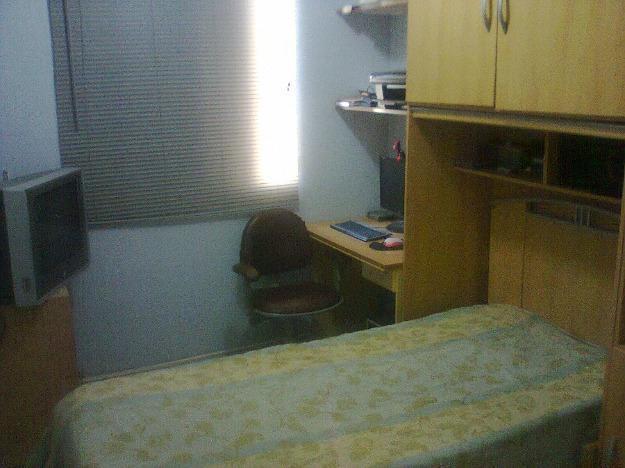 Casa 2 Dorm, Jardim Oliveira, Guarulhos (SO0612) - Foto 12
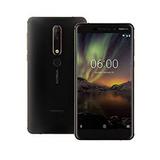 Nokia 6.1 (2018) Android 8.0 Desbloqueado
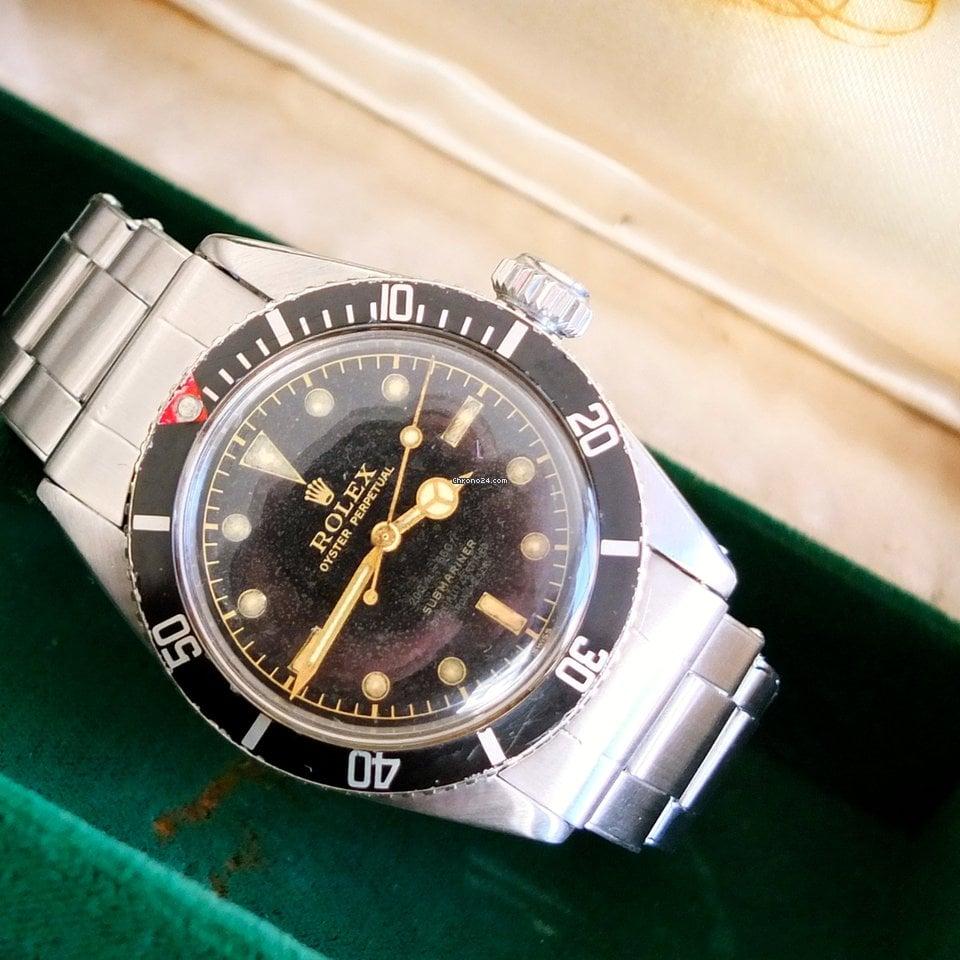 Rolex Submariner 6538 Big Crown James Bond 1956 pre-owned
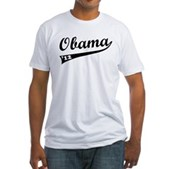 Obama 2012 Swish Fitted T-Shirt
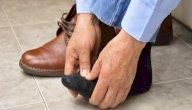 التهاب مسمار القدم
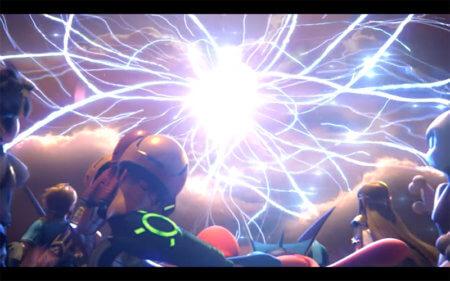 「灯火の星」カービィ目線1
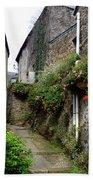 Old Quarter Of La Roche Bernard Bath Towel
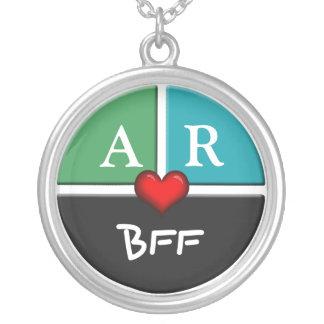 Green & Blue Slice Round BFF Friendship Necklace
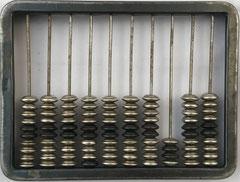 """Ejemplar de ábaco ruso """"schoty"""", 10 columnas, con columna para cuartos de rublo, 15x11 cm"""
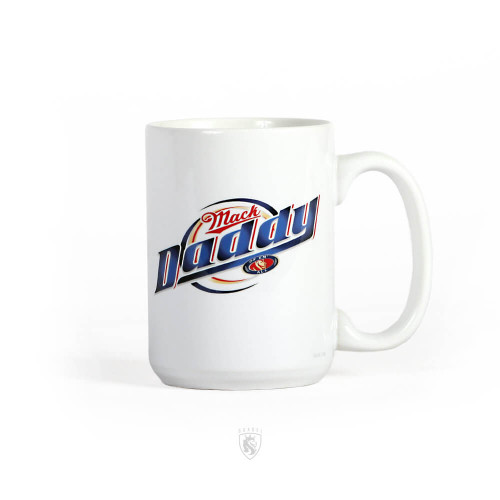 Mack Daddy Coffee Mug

----------------------------------------

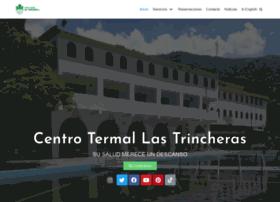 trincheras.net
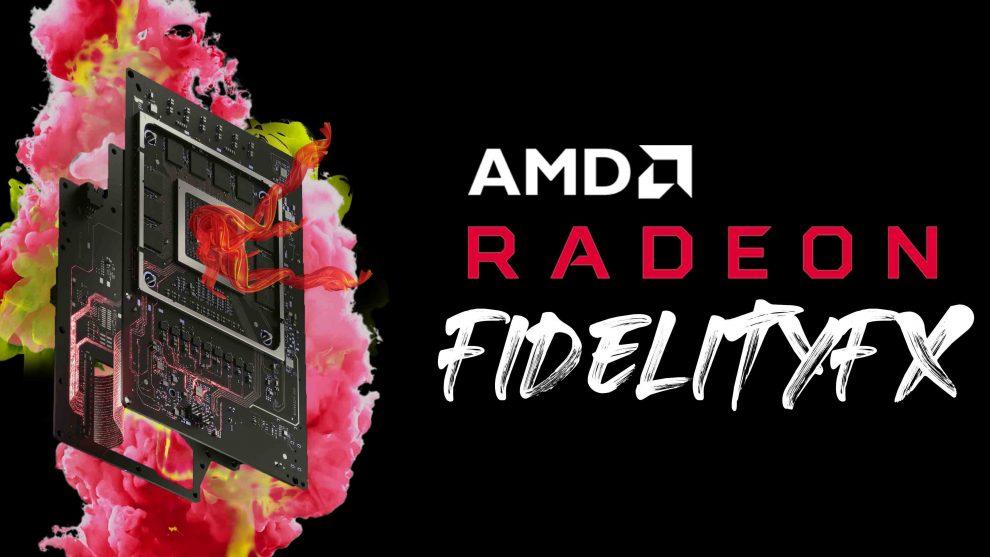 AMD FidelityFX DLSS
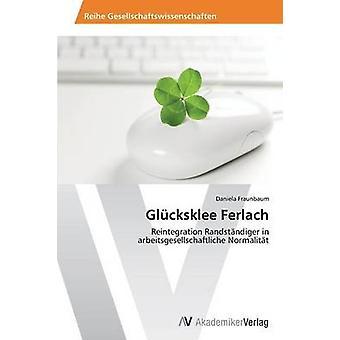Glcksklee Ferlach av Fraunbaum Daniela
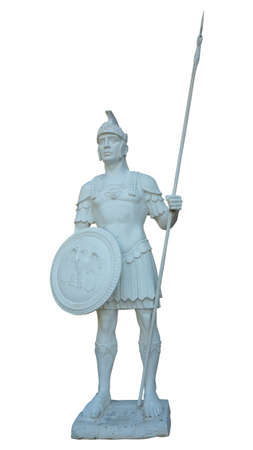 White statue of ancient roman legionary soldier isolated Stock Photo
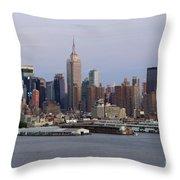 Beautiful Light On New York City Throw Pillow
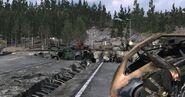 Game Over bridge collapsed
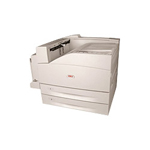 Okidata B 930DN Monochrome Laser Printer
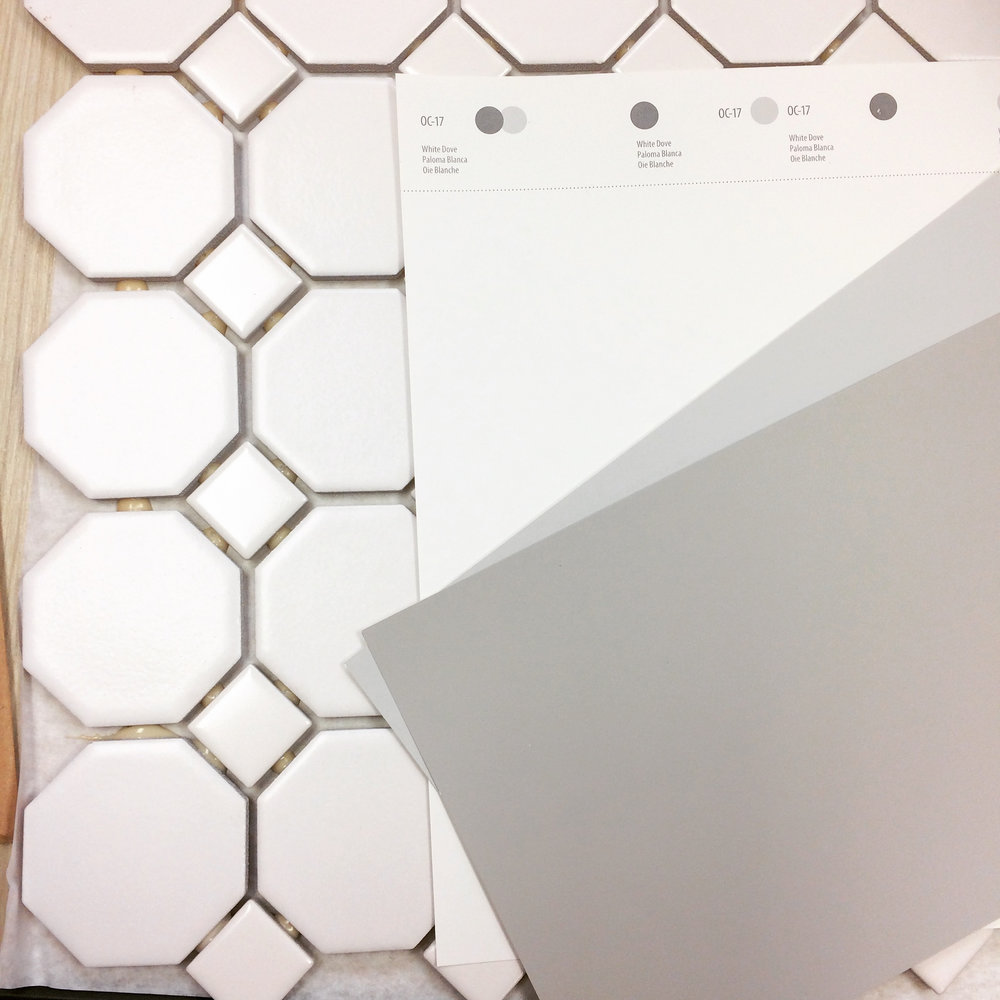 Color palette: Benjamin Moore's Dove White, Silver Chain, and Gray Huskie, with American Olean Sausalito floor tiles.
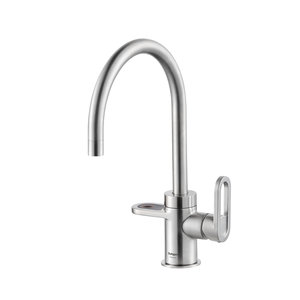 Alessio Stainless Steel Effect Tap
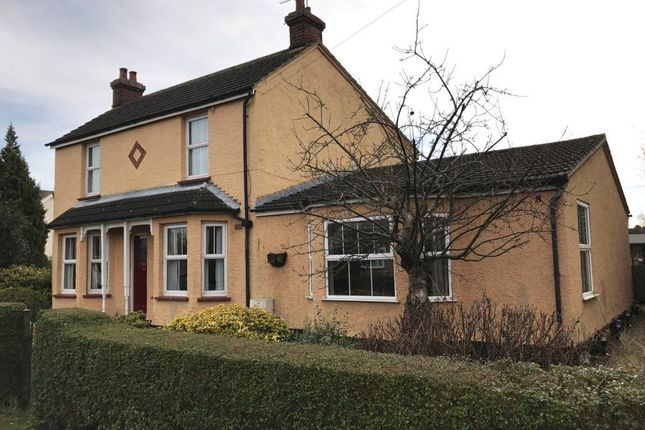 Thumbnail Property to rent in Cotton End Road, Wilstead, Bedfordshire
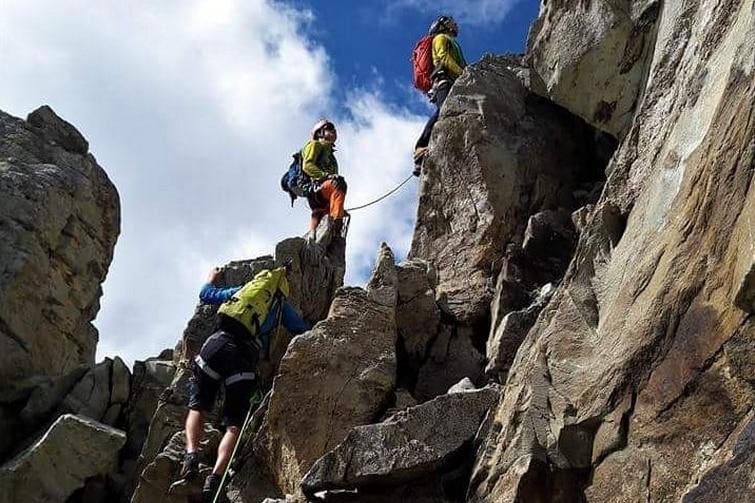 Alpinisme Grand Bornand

----------------------------------------

▸ What you have to do
Print exactly the lines above that run from the one with "التهاب مسمار القدم" down to the one with "Mack Daddy Coffee Mug", and omit the pictures.

▸ Completed task
 التهاب مسمار القدم
 「灯火の星」カービィ目線1
 Old Quarter Of La Roche Bernard Bath Towel
 Green & Blue Slice Round BFF Friendship Necklace
 """Ejemplar de ábaco ruso """"schoty"""", 10 columnas, con columna para cuartos de rublo, 15x11 cm"""
 Mack Daddy Coffee Mug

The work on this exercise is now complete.